We all know how important it is for an organization’s leaders and employees to empathize with its customers. When people understand and care about those they serve, they solve problems more creatively and provide better service.
What’s the best way to cultivate empathy? The standard answer is to spend more time with customers. Instead of just getting to know the customer, we want employees to become the customer.
The idea is to create an embodied experience for employees, rather than just a conversation. People learn much more when they are physically engaged in an activity, not just talking about it. But you can’t just take employees through the actual customer experience. They already know it like the back of their hands; it’s too easy for them to get defensive and justify the way they already do things.
Instead, we bring people into different contexts — removed from typical day-to-day company operations — that can serve as a metaphor for what customers experience and therefore jolt employees into a more empathetic stance.
It takes time and energy to design experiences that people in your organization can take part in but we’ve found them to be a powerful way to ensure that the people truly understand their customers. Here’s how to do it.
Step 1: Gather insights. What is broken, frustrating, surprising, or uncomfortable for your customer?
Step 2: Get outside. What industry, experience, or story has similar themes and problems? Generate a range of options and pick the one that resonates.

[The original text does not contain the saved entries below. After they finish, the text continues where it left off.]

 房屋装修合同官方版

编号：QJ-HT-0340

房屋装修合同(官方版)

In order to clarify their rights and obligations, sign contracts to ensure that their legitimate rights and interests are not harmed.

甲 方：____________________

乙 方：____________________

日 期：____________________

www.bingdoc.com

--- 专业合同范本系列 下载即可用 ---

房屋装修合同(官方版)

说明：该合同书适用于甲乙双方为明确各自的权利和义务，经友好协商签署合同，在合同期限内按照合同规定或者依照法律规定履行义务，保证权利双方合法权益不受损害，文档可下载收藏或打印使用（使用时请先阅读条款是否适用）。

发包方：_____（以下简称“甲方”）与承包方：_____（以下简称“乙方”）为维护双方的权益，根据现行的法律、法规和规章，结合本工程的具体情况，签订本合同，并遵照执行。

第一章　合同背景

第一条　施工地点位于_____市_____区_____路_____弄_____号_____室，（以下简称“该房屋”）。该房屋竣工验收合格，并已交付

Step 3: Get creative. Make, build, simulate, act-out, and play through the overlapping moments of your real business problem and the analogous experience that you have identified. What is the minimum viable experience that connects the two for people? Design that.

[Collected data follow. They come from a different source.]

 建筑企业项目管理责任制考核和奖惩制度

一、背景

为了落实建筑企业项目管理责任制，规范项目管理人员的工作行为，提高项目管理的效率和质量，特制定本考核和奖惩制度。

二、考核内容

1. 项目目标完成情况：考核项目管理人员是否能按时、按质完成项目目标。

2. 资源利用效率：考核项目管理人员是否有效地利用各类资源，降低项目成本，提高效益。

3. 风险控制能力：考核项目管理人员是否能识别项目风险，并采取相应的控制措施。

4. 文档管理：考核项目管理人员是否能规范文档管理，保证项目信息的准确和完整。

Step 4: Invite a group of people to go through the exercise and to talk about it. Usually, the actual experience is no more than an hour or two — that’s long enough for people to go through a wide range of emotions — and then we leave at least half an hour to unpack how people felt and what they noticed. The goal is for everyone to walk away with new ideas and discrete actions to take, and a plan for communicating their insights to the rest of the organization.
It’s often said that necessity is the mother of invention. Sometimes we generate ideas to address our own needs. But in many cases, it’s the necessity of others that drives us to innovate. Empathy isn’t optional in problem-solving. It can drive creative breakthroughs.